Welding Data >> METAL INERT GAS WELDING

METAL INERT GAS WELDING

With a 'flat' volts/amps characteristic an attempted alteration in arc length (volts) will have little effect, hence arc length (volts) remains constant but a significant change in current will result. This is often referred to as the 'self-adjusting arc'. Metal Inert Gas (MIG) welding is a 'flat' arc process (constant) voltage. Also known as Metal Active Gas (MAG); CO2; Metal-arc Gas Shielded, flux core and GMAW (US). MIG can be used on all materials, in all positions, with high productivity and low heat input. There is no CO2 MIG welding with stainless steel. Normally DC positive though some flux core uses DC negative.

Type of Operation.
            Manual, mechanised, semi-automatic and automated (robotics).

Mode of Operation.
An arc is maintained between the end of the bare wire electrode and the work piece. The wire is fed at a constant speed, selected to give the required current, and the arc length is controlled by the power source. The operator is not therefore concerned with controlling the arc length and can concentrate on depositing the weld metal in the correct manner. Hence the name 'semi-automatic' for manual operation, in which wire, gas and power are fed to a hand held gun via a flexible conduit.
The process can be operated at high currents (250 - 500 A) when metal transfer is in the form of a 'spray', but, except for aluminium, this technique is confined to welding in the flat and horizontal positions. For vertical and overhead welding special low current techniques must be used, i.e. 'dip' transfer or pulsed arc.

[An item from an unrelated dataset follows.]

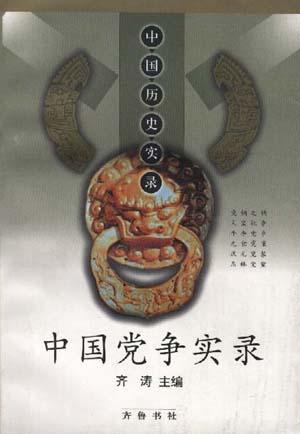 中国党争实录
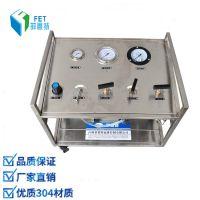 大流量气液增压泵 液压试压台 水压测试机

The arc and weld pool are shielded by a stream of gas. The electrode can be solid or flux cored.
(In mechanised MIG and submerged arc welding the process may also be operated using constant current or drooping arc characteristics).

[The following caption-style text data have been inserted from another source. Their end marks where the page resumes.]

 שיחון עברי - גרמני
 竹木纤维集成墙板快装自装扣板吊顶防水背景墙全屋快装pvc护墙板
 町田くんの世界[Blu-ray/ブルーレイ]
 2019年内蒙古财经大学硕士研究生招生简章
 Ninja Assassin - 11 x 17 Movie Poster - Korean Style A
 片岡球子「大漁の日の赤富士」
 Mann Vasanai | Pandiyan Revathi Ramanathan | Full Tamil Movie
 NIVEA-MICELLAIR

MIG/MAG Process Characteristics.
The heat source used to melt the parent metal is obtained from an electric arc that is formed between the end of a consumable electrode wire and the work piece. The arc melts the end of the electrode wire, which is transferred to the molten weld pool. The electrode wire is fed from a spool that is attached to the wire driving system and passes through a set of rolls, which are driven by a variable speed electric motor. By varying the speed of the motor, the level of the welding current can be adjusted - high wire feed speed gives high welding current. Altering the voltage can also vary the arc length - high voltages give longer arc lengths and vice versa.
In order to prevent the air reacting chemically with the molten metal, a shielding gas of either CO2 or argon/CO2 mixture is passed over the weld zone from a nozzle attached to the welding gun or torch. This protects the molten droplets passing across the arc and the molten weld pool.
Electrical power for the process is a direct current that is obtained from a transformer-rectifier. The welding gun or torch is connected to the positive pole of the power supply unit and electrical contact to the wire is obtained as close to the arc as possible by means of a copper contact tip or tube.

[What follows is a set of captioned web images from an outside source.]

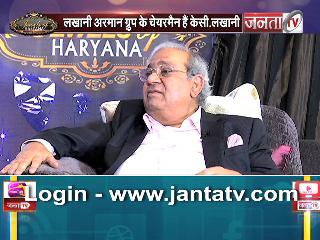 JEWELS OF HARYANA|| जानिए Lakhani के नाम से ब्रांड बनने तक की अनूठी दास्तान||  JANTA TV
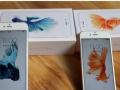苹果6S分期付款,三星小米分期付款 0利息购机 无需信用卡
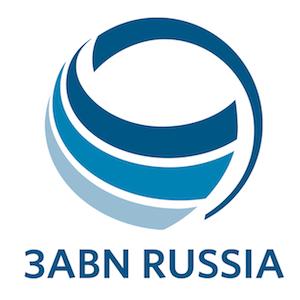 3ABN Russia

The metal at the end of the electrode is melted and transferred to the molten weld pool. The two main types of transfer are:

  • Spray or globular transfer.
  • Short-circuiting or dip transfer.

Spray Transfer/Globular Transfer.
            This type of metal transfer generally occurs at high current and high arc voltage ranges,
e.g., 250 - 600 Amps at 28 - 40 volts. As the current is increased the rate at which the droplets are transferred across the arc increases and they become smaller in volume. The droplets can be seen in a high-speed cine film but cannot be seen with the naked eye. It appears as if there is a spray of metal.
The type of shielding gas greatly affects the current rate at which the spray transfer occurs. The use of CO2 as a shielding gas requires a much greater current density than argon to produce the same droplet rate.
With the use of high currents giving strong magnetic fields very directional arcs are produced. In argon shielding gases the action of these forces on the droplets is well balanced and transfer from wire to work is smooth with little or no spatter. However, with a CO2 shield the forces tend to be out of balance giving rise to an arcing condition that is less smooth and spatter levels are heavier. Metal transfer under these conditions is normally called globular or free flight.
The welding conditions that give spray or globular transfer are normally associated with high deposition rates on medium and thick sections giving high productivity. It has a higher heat input and can only be used in the flat and HV positions except when welding aluminium when it can be used in all positions.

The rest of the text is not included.